In recent months Victoria has been in uproar over the issue of religious education in government schools.
Controversy erupted when Evonne Paddison, when it was revealed that the CEO of Christian education group Access Ministries, made reference to making disciples during a conference speech.
Critics have argued that the comment constitutes a breach in government guidelines that ban groups who deliver religious education programs in schools from trying to convert students to a particular religion.
The initial concerns over Access Ministries' motives and their extensive involvement in religious education in Victorian Government schools have since branched out into broader concerns about whether religious education should be part of the otherwise secular government school curriculum and whether it should receive government funding.

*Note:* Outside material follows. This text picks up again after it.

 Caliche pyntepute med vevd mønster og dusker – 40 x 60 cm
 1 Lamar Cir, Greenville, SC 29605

Victorian government school students receive two main forms of government-funded religious education:
- National School Chaplaincy Program (NSCP) this Commonwealth Government program (introduced by the Howard government in 2006) provides funding to assist schools nationwide to establish chaplaincy and pastoral care services. Chaplains provide pastoral care as well as spiritual guidance for school students, staff and parents. Over $165 million over three years has been made available to fund the program, enabling government and non-government schools to apply for $20,000 per year to fund a chaplain (who need not be formally qualified) from the faith or denomination of their choice. It is up to individual schools to determine the role of the chaplain in their school.
- Special Religious Instruction (SRI) 30-minute weekly lessons on religion funded by the Victorian Government, which in the case of Access Ministries involve accredited volunteers instructing students on Christianity. By law, Victorian government schools must provide SRI where an approved instructor is available and has approached the school.
Major concerns with NSCP:
- Psychologists are accusing chaplains of dealing with mental health issues they are not qualified to treat.

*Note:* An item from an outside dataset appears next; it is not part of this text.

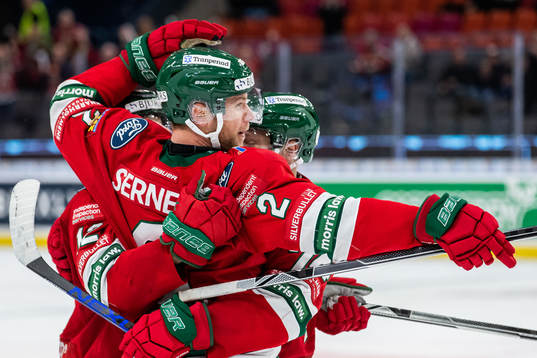 Frölundas Christian Folin jublar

- There are reports of chaplains trying to convert students the Federal Department of Education, Employment and Workplace Relations has received 72 complaints against individual chaplains.

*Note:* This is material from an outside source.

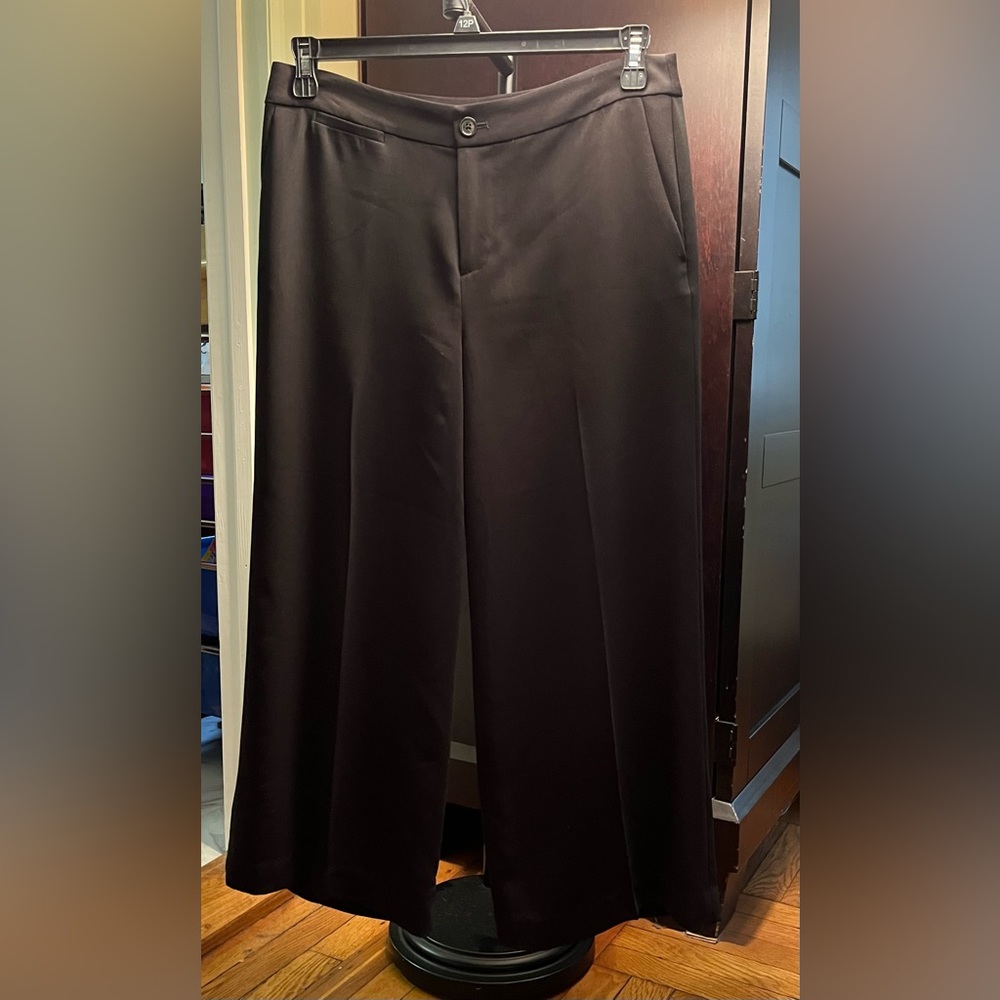 Lauren black wide legged size 8 pants- soft and chic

- The program has been the subject of a recent government investigation is also the subject of a High Court challenge due to be heard in August.
Major concerns with SRI:
- While parents have the right to opt their children out of the classes, some have argued that doing so ostracises their children and results in them having to sit outside or at the back of the classroom without meaningful activities to occupy their time. The Victorian Departnent of Education and Early Childhood Development's guidelines state that secular instruction for opt-out students may not be timetabled while other students from the class are attending SRI.
- While SRI may be conducted by approved members of any faith (including Catholic, Jewish, Greek Orthodox, Islamic or Buddist), Christian Access Ministries' volunteers teach 96 per cent of the religious instruction in Victorian schools (281 schools in total). The state government spends $500,000 annually funding Access Ministries' chaplains.
- Access Ministries' SRI programs are instructed by volunteers rather than qualified educators, although all volunteers are accredited and undergo a Working with Children check.
- SRI providers do not provide multi-faith lessons they are only required to teach what their own religion dictates causing some to argue that SRI segregates students of other faiths and is therefore not suitable in secular government schools. This is how SRI differs from religious education, which aims to teach students about all religions in Australia and throughout the world.